* SUPPLIED TEXT:
- - - - - - -
Invasive procedures, such as invasive electrophysiology procedures, are very complicated and presently require the use of radiation, e.g., fluoroscopy, to visualize the location of a device such as a catheter and to help position the device within a patient's body at a site, such as the heart or the circulatory system. To facilitate catheter placement, certain fields, including the field of electrophysiology, have developed multi-poled and shaped steerable catheters. In addition, three-dimensional non-fluoroscopic mapping systems have also been developed to help identify catheter locations in space and to document their locations along with the electrical activity of the heart.
Even with the advent of such catheters and mapping systems, these procedures still can expose the patient, operator, and other staff to high cumulative dosages of radiation which may have long term adverse effects on those exposed. A patient may be directly exposed only once or twice to such procedures; however, a high volume operator and staff can be exposed both directly and indirectly to the radiation during many procedures over a long period of time. To protect the operator and staff from this radiation, shielding comprising lead aprons, gowns, glasses, skirts, etc., is worn. Such lead clothing, especially a lead apron, is quite heavy and uncomfortable, and its use has been associated with cervical and lumbar spine injury.
- - - - - - -
* INFORMATION PROVIDED:
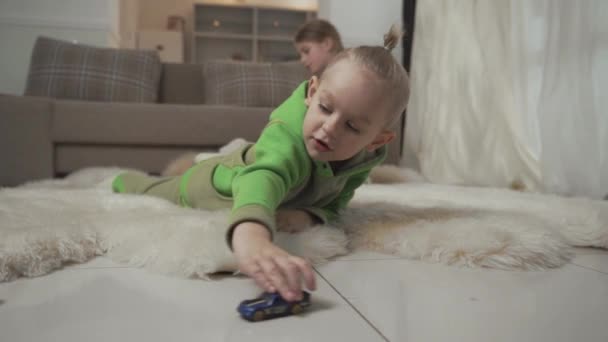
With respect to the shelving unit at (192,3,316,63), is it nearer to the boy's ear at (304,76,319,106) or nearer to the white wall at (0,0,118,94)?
the white wall at (0,0,118,94)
- - - - - - -
* HOW TO COMPLETE THIS TASK: Repeat word for word the part of the text on radiation exposure during catheter procedures that starts with "Even with the" and goes on through "lumbar spine injury.".

* ANSWER:
Even with the advent of such catheters and mapping systems, these procedures still can expose the patient, operator, and other staff to high cumulative dosages of radiation which may have long term adverse effects on those exposed. A patient may be directly exposed only once or twice to such procedures; however, a high volume operator and staff can be exposed both directly and indirectly to the radiation during many procedures over a long period of time. To protect the operator and staff from this radiation, shielding comprising lead aprons, gowns, glasses, skirts, etc., is worn. Such lead clothing, especially a lead apron, is quite heavy and uncomfortable, and its use has been associated with cervical and lumbar spine injury.